IceCube telescope construction exceeds season goals
As the austral summer wanes, so does the highly successful 2006-07 work season at the IceCube Neutrino Observatory in Antarctica, which draws to a close Thursday, Feb. 15.
During a productive season, scientists and engineers successfully positioned 13 strings of optical sensors deep in the polar ice. Each string carries 60 of the digital optical modules (DOMs), which are designed to capture evidence of highly energetic and elusive subatomic particles called cosmic neutrinos. This year’s efforts more than doubled the number of installed DOMs to a total of 1,320, roughly one-fourth of the 4,800 sensors that will ultimately make up the IceCube Neutrino Observatory when it is completed in 2011.
Neutrinos released by distant, high-energy cosmic events travel through space largely unaffected by matter or gravity. By seeking to identify the sources and distribution of the highest energy neutrinos, IceCube will provide a new window to the universe to answer questions about supernovas, dark matter, gamma-ray bursts and other exotic cosmological mysteries.
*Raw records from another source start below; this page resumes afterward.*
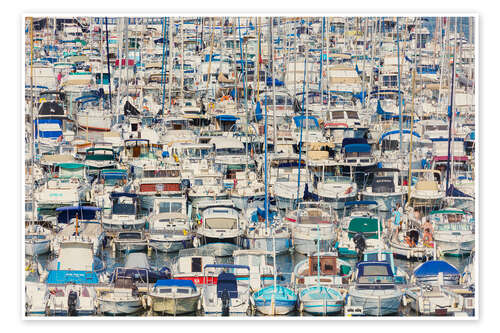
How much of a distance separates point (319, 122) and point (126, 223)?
656 centimetres

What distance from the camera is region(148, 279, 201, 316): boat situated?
15.0 meters

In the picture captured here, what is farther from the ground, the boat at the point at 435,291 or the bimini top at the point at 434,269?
the bimini top at the point at 434,269

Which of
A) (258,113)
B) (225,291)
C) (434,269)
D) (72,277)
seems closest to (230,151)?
(258,113)

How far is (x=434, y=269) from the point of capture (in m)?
15.8

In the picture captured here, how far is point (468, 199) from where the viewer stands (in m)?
16.9

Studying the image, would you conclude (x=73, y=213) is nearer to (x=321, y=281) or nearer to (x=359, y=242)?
(x=321, y=281)

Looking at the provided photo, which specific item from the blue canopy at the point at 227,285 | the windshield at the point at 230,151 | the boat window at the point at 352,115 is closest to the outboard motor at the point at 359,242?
the blue canopy at the point at 227,285

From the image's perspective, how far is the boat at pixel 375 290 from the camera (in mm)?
14891

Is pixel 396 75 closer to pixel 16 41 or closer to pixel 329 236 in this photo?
pixel 329 236

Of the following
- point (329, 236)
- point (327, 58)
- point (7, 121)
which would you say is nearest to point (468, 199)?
point (329, 236)

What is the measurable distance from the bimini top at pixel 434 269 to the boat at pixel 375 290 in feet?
1.88

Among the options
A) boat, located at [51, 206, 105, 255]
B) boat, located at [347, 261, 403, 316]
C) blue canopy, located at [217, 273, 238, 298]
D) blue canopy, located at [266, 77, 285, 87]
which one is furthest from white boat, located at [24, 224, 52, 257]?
blue canopy, located at [266, 77, 285, 87]

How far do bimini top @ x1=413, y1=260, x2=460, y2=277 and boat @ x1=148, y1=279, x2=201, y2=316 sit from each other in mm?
3529

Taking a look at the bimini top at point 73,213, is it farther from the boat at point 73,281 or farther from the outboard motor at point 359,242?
the outboard motor at point 359,242
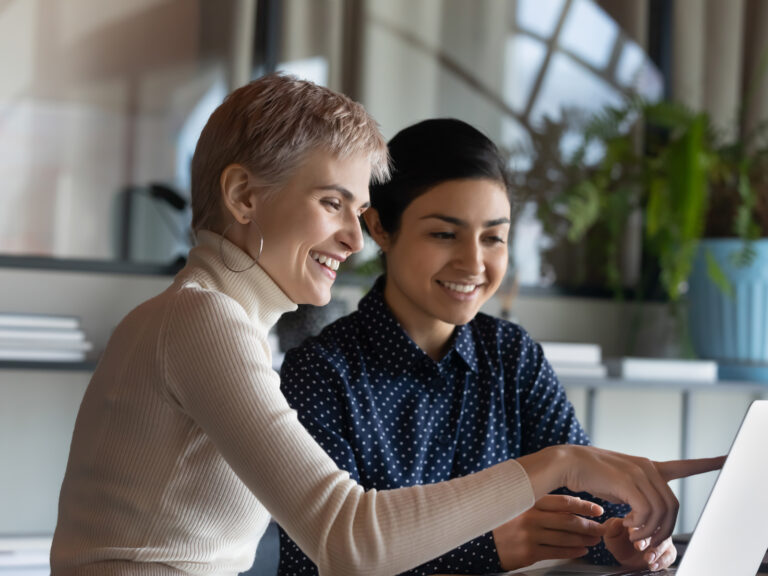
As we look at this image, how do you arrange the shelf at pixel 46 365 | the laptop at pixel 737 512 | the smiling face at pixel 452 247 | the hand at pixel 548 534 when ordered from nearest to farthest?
1. the laptop at pixel 737 512
2. the hand at pixel 548 534
3. the smiling face at pixel 452 247
4. the shelf at pixel 46 365

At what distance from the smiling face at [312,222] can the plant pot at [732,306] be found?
6.30ft

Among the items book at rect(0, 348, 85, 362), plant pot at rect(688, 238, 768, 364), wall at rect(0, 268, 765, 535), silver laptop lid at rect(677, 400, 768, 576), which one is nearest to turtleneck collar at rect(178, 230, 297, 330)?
silver laptop lid at rect(677, 400, 768, 576)

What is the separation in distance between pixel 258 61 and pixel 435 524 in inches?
79.8

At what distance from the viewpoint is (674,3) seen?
3127 mm

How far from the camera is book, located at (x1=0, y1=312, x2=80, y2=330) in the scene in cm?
209

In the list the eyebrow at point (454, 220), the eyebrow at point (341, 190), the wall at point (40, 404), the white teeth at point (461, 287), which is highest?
the eyebrow at point (341, 190)

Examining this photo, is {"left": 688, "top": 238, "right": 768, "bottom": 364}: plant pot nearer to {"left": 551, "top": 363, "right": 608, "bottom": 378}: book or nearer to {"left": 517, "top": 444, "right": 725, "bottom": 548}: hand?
{"left": 551, "top": 363, "right": 608, "bottom": 378}: book

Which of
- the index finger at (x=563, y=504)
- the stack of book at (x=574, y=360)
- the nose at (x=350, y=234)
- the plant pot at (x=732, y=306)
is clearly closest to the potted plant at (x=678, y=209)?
the plant pot at (x=732, y=306)

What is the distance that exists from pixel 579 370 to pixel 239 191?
1.67 meters

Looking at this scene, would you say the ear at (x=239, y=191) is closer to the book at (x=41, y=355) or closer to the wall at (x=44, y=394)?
the book at (x=41, y=355)

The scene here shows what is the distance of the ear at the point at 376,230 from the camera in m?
1.50

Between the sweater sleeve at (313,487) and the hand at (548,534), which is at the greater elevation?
the sweater sleeve at (313,487)

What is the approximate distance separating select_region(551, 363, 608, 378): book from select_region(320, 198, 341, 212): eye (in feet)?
5.05

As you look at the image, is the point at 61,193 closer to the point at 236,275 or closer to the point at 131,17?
the point at 131,17
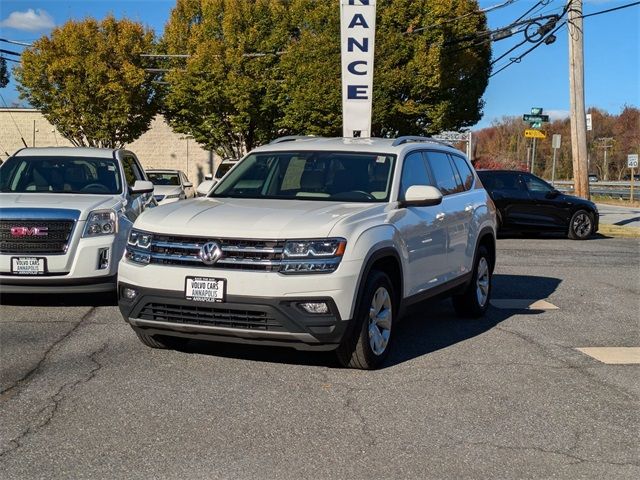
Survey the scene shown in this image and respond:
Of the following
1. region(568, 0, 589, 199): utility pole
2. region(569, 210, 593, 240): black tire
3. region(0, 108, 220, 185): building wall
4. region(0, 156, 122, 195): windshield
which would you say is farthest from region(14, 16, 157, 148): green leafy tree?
region(0, 156, 122, 195): windshield

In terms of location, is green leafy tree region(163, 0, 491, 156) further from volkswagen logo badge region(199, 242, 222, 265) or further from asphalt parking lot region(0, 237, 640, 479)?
volkswagen logo badge region(199, 242, 222, 265)

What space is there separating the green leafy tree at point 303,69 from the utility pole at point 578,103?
5.12 metres

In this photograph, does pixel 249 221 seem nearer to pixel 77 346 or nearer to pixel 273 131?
pixel 77 346

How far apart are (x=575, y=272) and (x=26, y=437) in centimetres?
1000

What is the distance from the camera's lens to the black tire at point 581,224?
1909 cm

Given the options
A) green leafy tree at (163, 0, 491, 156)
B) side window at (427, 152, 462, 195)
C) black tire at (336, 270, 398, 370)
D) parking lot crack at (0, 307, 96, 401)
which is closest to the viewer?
parking lot crack at (0, 307, 96, 401)

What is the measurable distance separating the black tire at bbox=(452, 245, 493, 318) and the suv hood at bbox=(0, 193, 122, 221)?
385cm

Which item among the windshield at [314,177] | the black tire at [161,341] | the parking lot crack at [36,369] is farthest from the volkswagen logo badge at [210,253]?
the parking lot crack at [36,369]

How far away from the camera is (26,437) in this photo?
15.3 feet

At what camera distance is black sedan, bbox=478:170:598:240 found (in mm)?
18703

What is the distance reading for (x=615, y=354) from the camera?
23.6ft

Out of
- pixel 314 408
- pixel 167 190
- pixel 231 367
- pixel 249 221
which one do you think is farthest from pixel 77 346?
pixel 167 190

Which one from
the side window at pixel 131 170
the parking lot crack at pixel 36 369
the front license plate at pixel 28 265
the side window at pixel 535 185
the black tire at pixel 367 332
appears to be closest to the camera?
the parking lot crack at pixel 36 369

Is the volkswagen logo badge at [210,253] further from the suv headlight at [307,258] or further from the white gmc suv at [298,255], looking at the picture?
the suv headlight at [307,258]
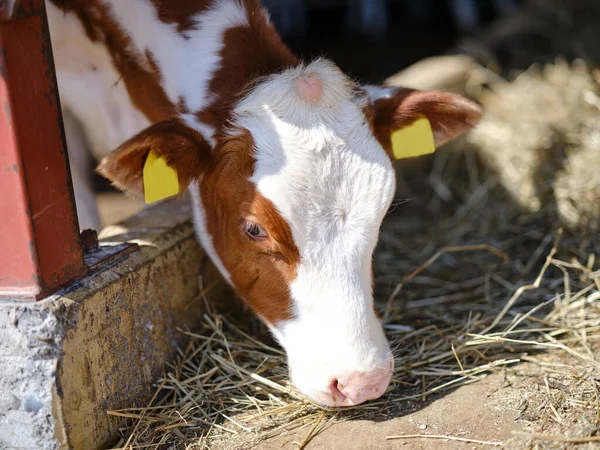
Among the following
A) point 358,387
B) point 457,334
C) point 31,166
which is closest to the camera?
point 31,166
To construct the observatory, the IceCube team uses a specially designed five-megawatt hot-water drill to bore more than one and a half miles down into the ice, then lowers the sensors on cables and allows the ice to refreeze around them. When completed, the observatory will span a cubic kilometer of deep Antarctic ice along with a series of surface IceTop tanks.
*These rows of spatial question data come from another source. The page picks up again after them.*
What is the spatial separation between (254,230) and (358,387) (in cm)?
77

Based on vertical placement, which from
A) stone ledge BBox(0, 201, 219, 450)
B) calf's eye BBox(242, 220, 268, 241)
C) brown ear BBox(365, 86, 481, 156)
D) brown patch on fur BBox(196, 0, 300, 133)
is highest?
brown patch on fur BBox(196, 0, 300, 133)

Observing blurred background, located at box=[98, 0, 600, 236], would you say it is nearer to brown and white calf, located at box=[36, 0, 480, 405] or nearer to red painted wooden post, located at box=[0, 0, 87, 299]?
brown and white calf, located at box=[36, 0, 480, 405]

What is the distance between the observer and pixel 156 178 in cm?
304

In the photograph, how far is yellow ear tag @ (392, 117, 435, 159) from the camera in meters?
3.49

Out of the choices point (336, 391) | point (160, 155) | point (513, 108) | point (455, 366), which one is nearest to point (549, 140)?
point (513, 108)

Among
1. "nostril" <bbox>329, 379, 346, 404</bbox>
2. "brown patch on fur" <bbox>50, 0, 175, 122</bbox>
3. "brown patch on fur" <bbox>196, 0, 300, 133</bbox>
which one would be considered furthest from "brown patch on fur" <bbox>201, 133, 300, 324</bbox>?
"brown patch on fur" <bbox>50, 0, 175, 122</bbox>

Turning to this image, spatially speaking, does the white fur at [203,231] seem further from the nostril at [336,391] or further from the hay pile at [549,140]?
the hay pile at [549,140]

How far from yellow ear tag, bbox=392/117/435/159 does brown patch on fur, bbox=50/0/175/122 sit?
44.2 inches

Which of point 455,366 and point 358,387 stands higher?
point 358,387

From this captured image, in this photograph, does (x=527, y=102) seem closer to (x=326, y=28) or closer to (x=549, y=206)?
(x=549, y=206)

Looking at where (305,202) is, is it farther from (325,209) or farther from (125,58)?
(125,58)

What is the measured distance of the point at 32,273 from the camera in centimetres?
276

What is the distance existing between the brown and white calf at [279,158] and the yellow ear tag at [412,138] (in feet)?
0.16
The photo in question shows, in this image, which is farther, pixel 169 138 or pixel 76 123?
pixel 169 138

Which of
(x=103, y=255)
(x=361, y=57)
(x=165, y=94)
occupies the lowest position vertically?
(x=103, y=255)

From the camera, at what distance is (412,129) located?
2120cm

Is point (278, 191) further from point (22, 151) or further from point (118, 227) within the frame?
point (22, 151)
Despite the challenges presented by extreme working conditions at the pole, the scientists surpassed progress expectations this year and are optimistic for upcoming seasons.
“This season at the South Pole was a fantastic success,” says project director and University of Wisconsin–Madison researcher Jim Yeck. “The construction project is on extremely solid footing with the general expectation that we will exceed our baseline installation goals in future years.”
Another major accomplishment of the season was the construction of the new IceCube Lab, which houses the powerful computers that collect, sort and store the massive quantities of data recorded by the DOMs. A small percentage of the data will be transmitted via satellite, while the rest will be shipped to Madison on magnetic tapes.
Scientists from more than 30 international institutions are already beginning to evaluate the data coming from the DOMs installed so far. “With one-fourth of the detectors already in place, we can do science now. We don’t have to wait until 2011,” says UW–Madison’s Francis Halzen, principal investigator of the IceCube project.
High-energy neutrinos can act as intergalactic messengers, says Halzen, carrying information about distant cosmic events like exploding stars. Though neutrinos cannot be seen directly, the scientists are using the IceCube telescope to capture evidence of collisions between these cosmic neutrinos and the atoms of water that make up the Antarctic ice. Each collision releases a tiny flash of blue light that can be detected by the DOMs. Scientists analyze the data to reconstruct the path of the neutrino and, hopefully, its origin.
“Whatever nature will tell us, we are now ready to hear,” Halzen says.
The IceCube project is funded by the National Science Foundation, with significant contributions from the Wisconsin Alumni Research Foundation, Germany, Sweden, Belgium, Japan, New Zealand and the Netherlands. In the United States, the project involves scientists from UW–Madison, the University of California at Berkeley, the University of California at Irvine, the Lawrence Berkeley National Laboratory, the University of Maryland, Penn State University, UW-River Falls, the University of Delaware, the University of Kansas, Clark Atlanta University, Southern University, the University of Alaska and the Institute for Advanced Study.